The important thing for researchers is not to give up. The research and the publicising of the implications of that research, along with public critiques of evidence abuse or suppression, need to continue. All of this is difficult, but I think there is an ethical imperative to try to do it.
And I hope to be involved in doing just that.
About the author
Harvey Goldstein is professor of social statistics at the University of Bristol Centre for Multilevel Modelling. He was awarded the Royal Statistical Society’s Guy Medal in Silver in 1998. He was elected a member of the International Statistical Institute in 1987, and a fellow of the British Academy in 1996. He was awarded an honorary doctorate by the Open University in 2001.
BOX: Rethinking school accountability
How might we change the system of school assessment and accountability, given the many problems associated with published school league tables? Here is one suggestion.
Instead of every pupil being tested (as is the case now in England at age 11, for example) only a sample within each school is tested. This would make any school comparisons even more uncertain but still, for example, maintain sufficient numbers to study larger groups (say, at a local authority level), as well as providing useful screening evidence for use within a sympathetic inspection system.
The sample data, which can be very rich (with rotated questions) and collected by external agencies, can be used for research that seeks to uncover relationships that can help in the understanding of school processes. This research purpose is important and provides an additional strong justification for moving away from the present system. In addition, by making the tests themselves public, they could be used by all schools, for their own internal purposes, to compare the achievements of pupils against nationally validated norms.

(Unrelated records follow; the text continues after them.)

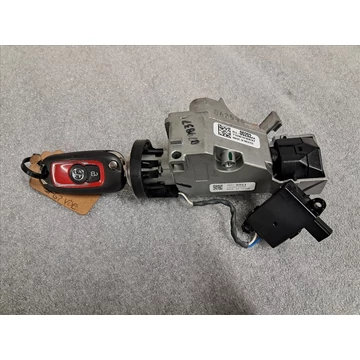 OPEL ASTRA K Gyújtáskapcsoló 39079951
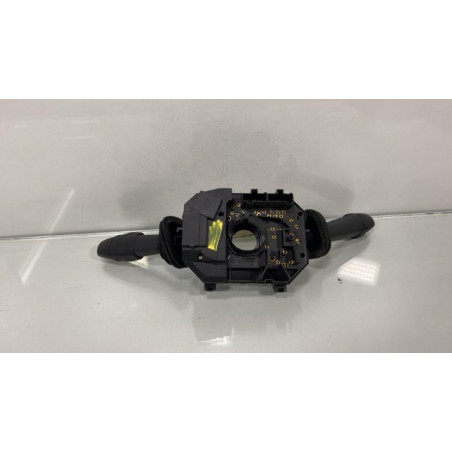 Com (Bloc Contacteur Tournant+Commodo Essuie Glace+Commodo Phare) FIAT STILO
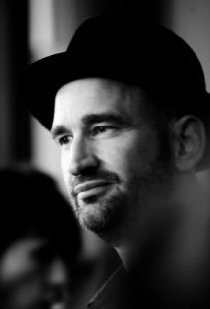 Фотография «Sebastian Pfaffenbichler»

As for accountability, I think that perhaps we have all been too hung up on the length of the uncertainty intervals and whether they overlap for pairs of schools or are significantly different from the overall average. What we really need to do is to decide how many resources are available for following up the results of this initial screening and, on that basis, choose a threshold. For example, the threshold might be set at the lowest 10% of schools, and these schools would then be contacted to determine whether the results of the initial screen are a reflection of any underlying problems.
We can, of course, have a series of thresholds determining the relative quantity of inspection resources to be allocated. In statistical terms, this becomes a problem in decision theory – for which there are known solutions – at least in principle. The same considerations can be applied to rankings based upon local authority rankings, or even those computed for groupings such as chains of schools operated by academy trusts.